Vetch peas has a good mineral content and stimulate the sex drive.

Maple peas are a good average legume, fair in mineral content and poor in vitamins.


----------



## Vasp (Jul 25, 2006)

I'm going to call around and look around to see if anyone has these peas. I'll remember to make a mix of different types. What are the most crucial items from each ingredient category (peas, grains, seeds)?


----------



## Victor (Dec 18, 2004)

Vasp said:


> LOL. Of course I wouldn't spoil them.  Right now all they like is their seeds, and a bit of their corn (I think it's cracked corn?). They like their sunflower seeds though.
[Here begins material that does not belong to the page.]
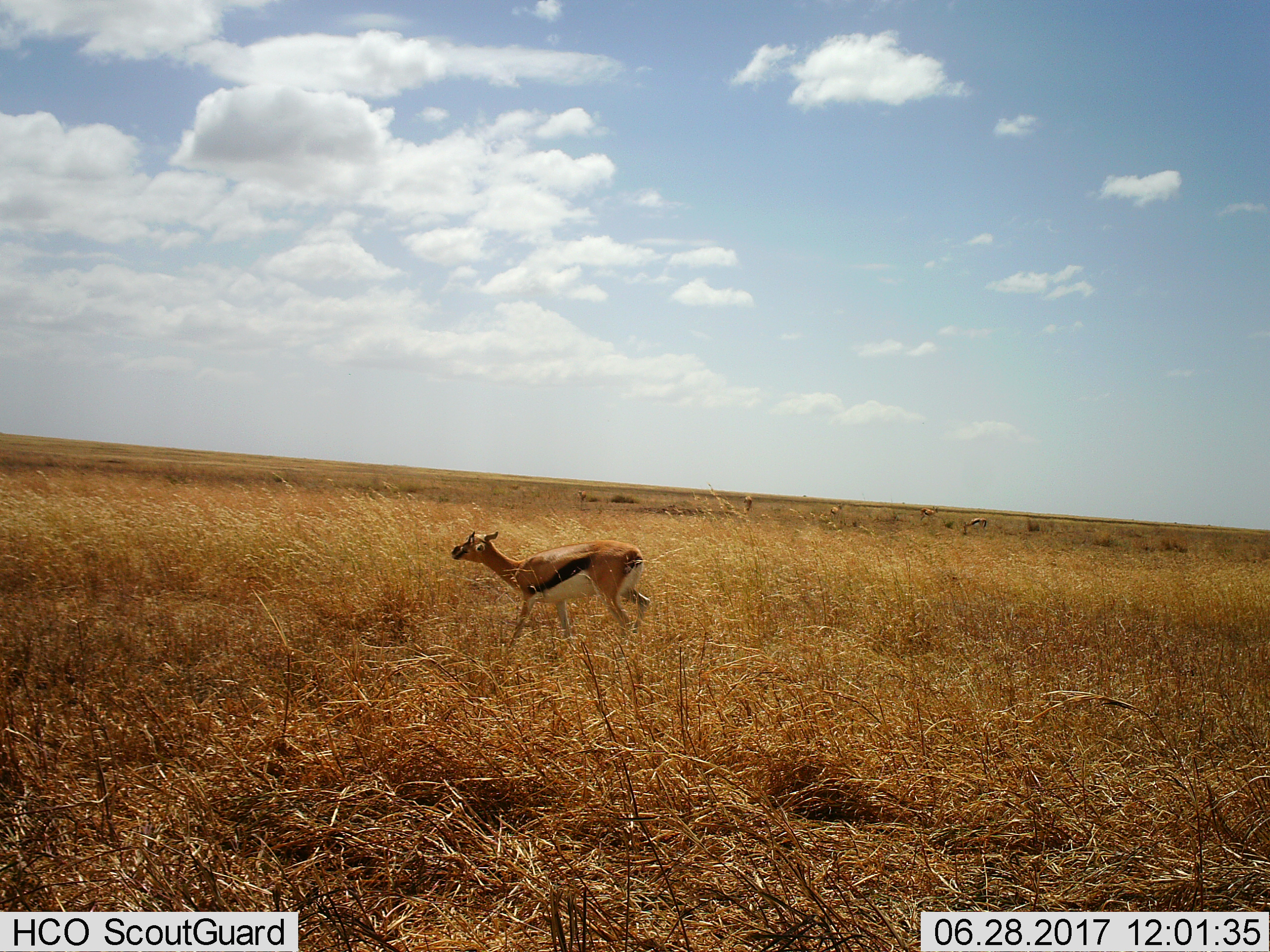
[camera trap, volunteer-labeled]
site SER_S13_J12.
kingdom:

I don't know what kind they are, but they're black and smaller than the ones we usually buy to eat. So maybe I'll just put in a little bit of food, enough for both pigeons for a day, and make sure they eat almost everything before giving them more. How much does a pigeon need in a day, exactly?



Cracked corn is not good to give to them. Feed them the whole corn seed.Personally, I quit offering my pigeon the black sunflower seeds, and occasionally mix in the shelled unsalted raw sunflower seeds. I have heard too many stories of the black seeds getting stuck in their crop or tearing them up.

I do mix in split green peas and dry lentil seeds in their mix and most of them love the added supplement to their meal.


----------



## Jiggs (Apr 1, 2005)

I give mine around 25g / 1oz of prepared racing seed per day, a pet I supose can get slightly more. I also only feed small amounts of sunflower seeds. Unfortuanatly am not close to home so cannot give you the names of all of them.

however search some of the older threads there have been many on nutrition. I think I have posted on it before with my full "range"


----------